How AI is Reshaping Clinical Practice, Governance, and Patient Trust
The Clinical Pathways Congress and Cancer Care Business Exchange (CPC+CBEx) panel “Beyond the Hype Part 1: Real-World Impact of AI-Powered Clinical Documentation,” brought together three distinct voices—health care attorney Adria Warren, JD, partner at Foley & Lardner, LLP; Johnetta Blakely, MD, executive vice president of quality and clinic operations at Tennessee Oncology; and Alti Rahman, MHA, MBA, CSSBB, chief strategy and innovation officer at the American Oncology Network. Each panelist highlighted how artificial intelligence (AI) is being introduced into clinical settings and the broader challenges of adoption, governance, and patient trust. Together, their perspectives underscored both the promise and the complications of bringing AI into the physician’s office.
Adria Warren opened by situating AI within the legal and compliance landscape. While contracts can define guardrails, true impact happens at the point of care where technology meets patients and providers. Legal frameworks, however, are still underdeveloped. Few health systems have dedicated AI governance protocols, and emerging state laws in California, Colorado, Utah, and Illinois are creating a patchwork of rules. Warren emphasized compliance structures such as transparency, auditing, and accountability, echoing federal guidelines. She also warned of liability concerns: ultimately, physicians remain responsible for the accuracy of AI-assisted documentation, and contracts must reflect that reality.
Dr Blakely provided a frontline perspective. Initially skeptical, she described how ambient AI tools like DeepScribe have been transformative, freeing up nearly 2 hours daily and capturing nuances that might otherwise be lost in notes—such as social details or medication counseling. AI has also streamlined workflows by digesting more than 1 million annual faxes into electronic medical records.
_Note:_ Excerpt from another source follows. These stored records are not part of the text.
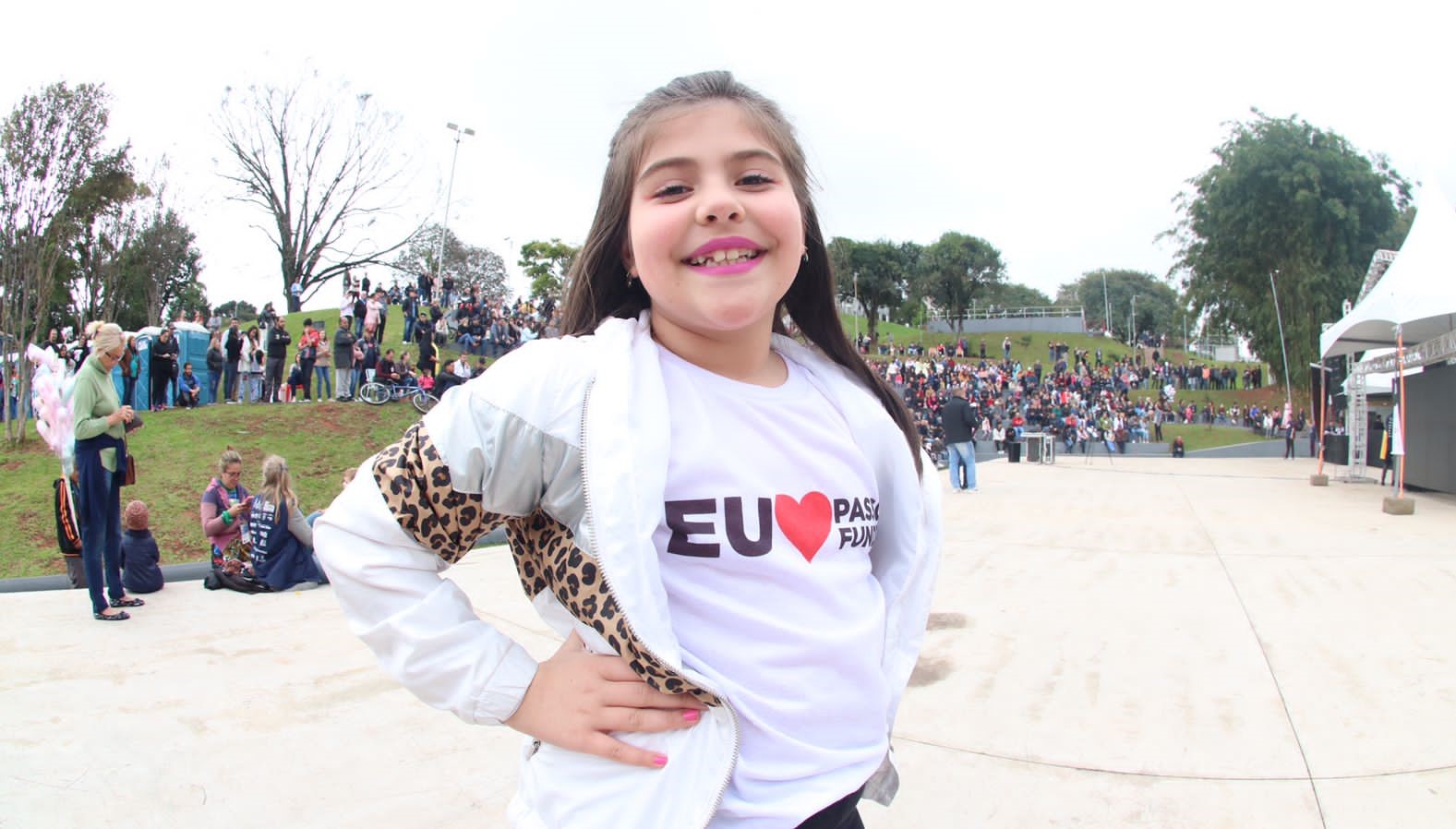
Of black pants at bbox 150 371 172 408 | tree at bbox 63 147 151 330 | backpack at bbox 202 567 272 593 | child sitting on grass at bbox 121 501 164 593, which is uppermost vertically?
tree at bbox 63 147 151 330

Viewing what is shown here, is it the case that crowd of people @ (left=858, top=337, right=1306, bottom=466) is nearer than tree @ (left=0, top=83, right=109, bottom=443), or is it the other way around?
tree @ (left=0, top=83, right=109, bottom=443)

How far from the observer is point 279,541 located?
563 centimetres

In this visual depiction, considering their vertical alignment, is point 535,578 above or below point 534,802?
above

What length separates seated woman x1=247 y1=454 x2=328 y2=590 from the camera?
5.58 meters

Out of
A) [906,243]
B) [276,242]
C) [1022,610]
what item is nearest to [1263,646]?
[1022,610]

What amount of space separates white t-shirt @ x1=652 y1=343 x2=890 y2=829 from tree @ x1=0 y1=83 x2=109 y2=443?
1386 centimetres

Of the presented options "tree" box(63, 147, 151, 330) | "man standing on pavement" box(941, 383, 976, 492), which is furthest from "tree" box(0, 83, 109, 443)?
"man standing on pavement" box(941, 383, 976, 492)

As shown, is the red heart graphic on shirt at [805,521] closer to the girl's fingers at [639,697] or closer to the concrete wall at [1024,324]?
the girl's fingers at [639,697]

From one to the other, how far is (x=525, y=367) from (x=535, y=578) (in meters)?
0.32

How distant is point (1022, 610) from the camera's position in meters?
4.70

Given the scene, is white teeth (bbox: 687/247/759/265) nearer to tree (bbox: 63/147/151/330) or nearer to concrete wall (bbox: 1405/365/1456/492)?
concrete wall (bbox: 1405/365/1456/492)

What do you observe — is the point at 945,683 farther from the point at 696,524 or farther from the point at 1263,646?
the point at 696,524

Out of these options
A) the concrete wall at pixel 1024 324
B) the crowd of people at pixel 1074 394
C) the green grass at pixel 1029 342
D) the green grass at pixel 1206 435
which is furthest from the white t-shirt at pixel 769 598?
the concrete wall at pixel 1024 324

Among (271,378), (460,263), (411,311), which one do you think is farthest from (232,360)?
(460,263)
In pilot testing, automation eliminated thousands of redundant clicks, directly improving efficiency. Yet Blakely cautioned that AI is not for everyone; some physicians remain uncomfortable with outputs that do not “look like their notes.” Importantly, she stressed the need for human oversight. AI can propose diagnoses or codes, but clinicians must decide what is clinically relevant.
Adding a systems-level view, Rahman explained how adoption strategies vary depending on market saturation and resource availability. Rural practices, for example, need scalable tools that solve access challenges, such as reducing wait times for appointments, while competitive urban markets demand more sophisticated solutions. He described the “buy vs build” model for technology: Certain tools such as DeepScribe are purchased, while others such as structured data insights are developed internally. He emphasized the importance of trust, rigorous vendor security assessments, and validation measures like the F1 score to confirm AI accuracy. Continuous auditing, often by trained nurses, is used to ensure outputs remain reliable.
Patient perception emerged as another recurring theme. Blakely reported that most patients readily consent when told that AI tools are being used to document visits, often welcoming the efficiencies. However, issues of privacy, consent, and data ownership remain unresolved. While de-identification offers some protection, panelists noted the risk of re-identification in small datasets. Patients themselves are increasingly experimenting with generative AI tools like ChatGPT, raising new expectations for physicians to respond to AI-informed questions.
Finally, the discussion turned to payer relations and value-based care. Rahman argued that AI could help bridge the gap between clinical documentation and payer decision-making, particularly in reforming flawed prior authorization processes. By surfacing timely, structured evidence, AI might enable “gold carding” arrangements that reduce unnecessary barriers to approved therapies.
In conclusion, the panel presented AI not as a distant future but as an evolving reality with measurable benefits—time savings, improved documentation, and streamlined workflows. Yet success depends on governance, validation, and maintaining the human element in clinical judgment. The consensus was clear: AI is a tool, not a replacement, and its adoption will hinge on building trust among clinicians, patients, and regulators alike.
Reference
Warren A, Blakely J, Rahman A. Beyond the hype part 1: real-world impact of AI-powered clinical documentation. Presented at the Clinical Pathways Congress; September 5, 2025; Boston, MA.